Obama’s Choice in Afghanistan

Max Boot01.22.2014

If the Wall Street Journal is to be believed, U.S. military commanders are telling President Obama that he should leave either 10,000 U.S. troops in Afghanistan after 2014 or none at all. This seems like wise advice given the president’s proven predilection for splitting the difference–and for providing only the barest of bare bones necessary to carry out a strategy. For example, when he ordered the initial surge of forces into Afghanistan in 2009, he sent 30,000 troops, not the 40,000 that Gen. Stanley McChrystal had asked for, and imposed a time limit that hindered their mission.

For months, the White House has been leaking that no more than 8,000 U.S. troops would remain in Afghanistan past 2014–and possibly quite a few fewer. The military is right to warn that at a certain level, U.S. forces cannot sustain or defend themselves or their colleagues in the State Department and intelligence agencies. A handful of commandos cannot drop out of the sky and operate successfully–they need an infrastructure in place to support them.

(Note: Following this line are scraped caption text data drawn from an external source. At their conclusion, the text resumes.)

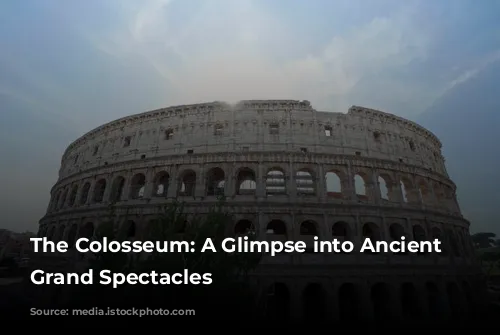 The Colosseum: A Glimpse into Ancient Rome's Grand Spectacles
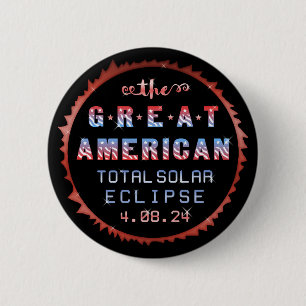 Great American Total Solar Eclipse 8 april 2024 Ronde Button 5,7 Cm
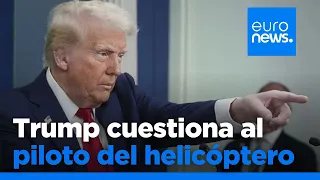 Trump cuestiona el papel del piloto del helicóptero y del control aéreo y culpa a Biden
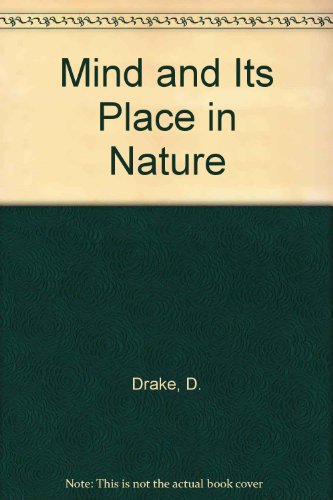 Mind and Its Place in Nature (9780527251208) by Drake, D.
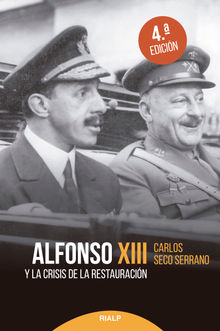 Alfonso XIII y la crisis de la Restauracin.  Carlos Seco Serrano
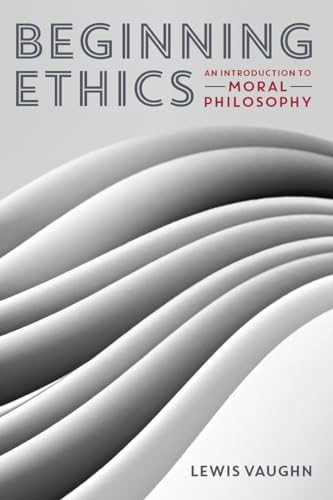 Beginning Ethics: An Introduction to Moral Philosophy
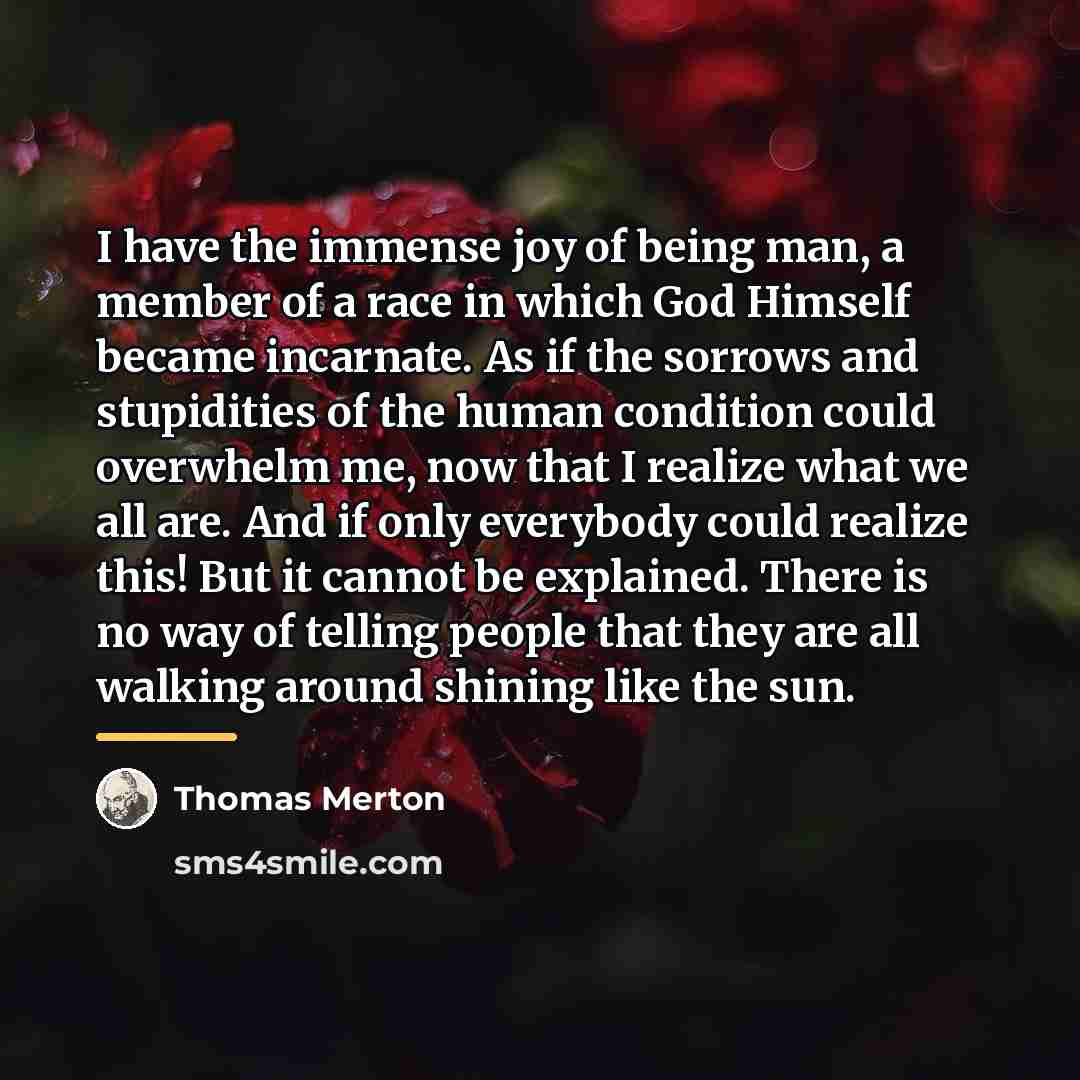 “I have the immense joy of being man, a member…” quote by Thomas Merton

Same goes for military trainers, advisers, diplomats, and spies. 

So to that extent the military’s advice is on the money–although it is certain to be unwelcome in the White House which has long had a neuralgic reaction to leaks of force recommendations which Obama believes (perhaps rightly) are an attempt to “box him in” by the armed forces. 

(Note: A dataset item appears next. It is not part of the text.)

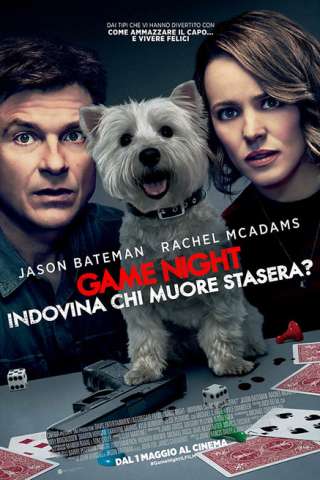 Game Night - Indovina chi muore stasera? [HD] (2018 CB01)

But for an outside analyst what is troubling about the Journal report is not the troop figure recommendation. It is, rather, that the military is supposedly telling Obama, as a sweetener, that the entire force can be withdrawn by the time he leaves office–i.e., by early 2017. 

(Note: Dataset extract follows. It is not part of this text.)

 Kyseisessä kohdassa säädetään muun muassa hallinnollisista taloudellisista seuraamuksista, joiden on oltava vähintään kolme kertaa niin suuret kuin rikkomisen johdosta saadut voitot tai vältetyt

It is hard to imagine how any responsible commander could so recommend at this point–i.e., in early 2014–so perhaps the report is inaccurate. I hope so, because it is simply impossible to know now what Afghanistan will look like in 2017. Perhaps Afghan forces will have made so much progress by then that they will no longer need much American support. That is certainly what everyone, including me, hopes. But it’s not likely to happen given the extreme poverty of Afghanistan and the size of the security challenge it faces from an undefeated Taliban insurgency.

If history has taught anything, it is that premature pullouts of U.S. forces can sacrifice all that they have fought so hard to achieve. See, most recently, Iraq. Or before that, Haiti, Somalia, Vietnam, post-World War I Europe… the list is a long one of squandered opportunities. Whereas if U.S. forces stay for the long-term, near-miraculous progress is possible. See Germany, Japan, Italy, the former Yugoslavia, South Korea, and other examples.

It is certainly possible, even probable, that U.S. forces in Afghanistan will be able to responsibly draw down over the years. But any such withdrawal should be based on realities on the ground–not on an artificial desire to give President Obama a political coup by announcing the “end” of the Afghan War before the end of his term of office. We’ve seen in Iraq that a similar impulse led to more war, not less. The same danger looms in Afghanistan.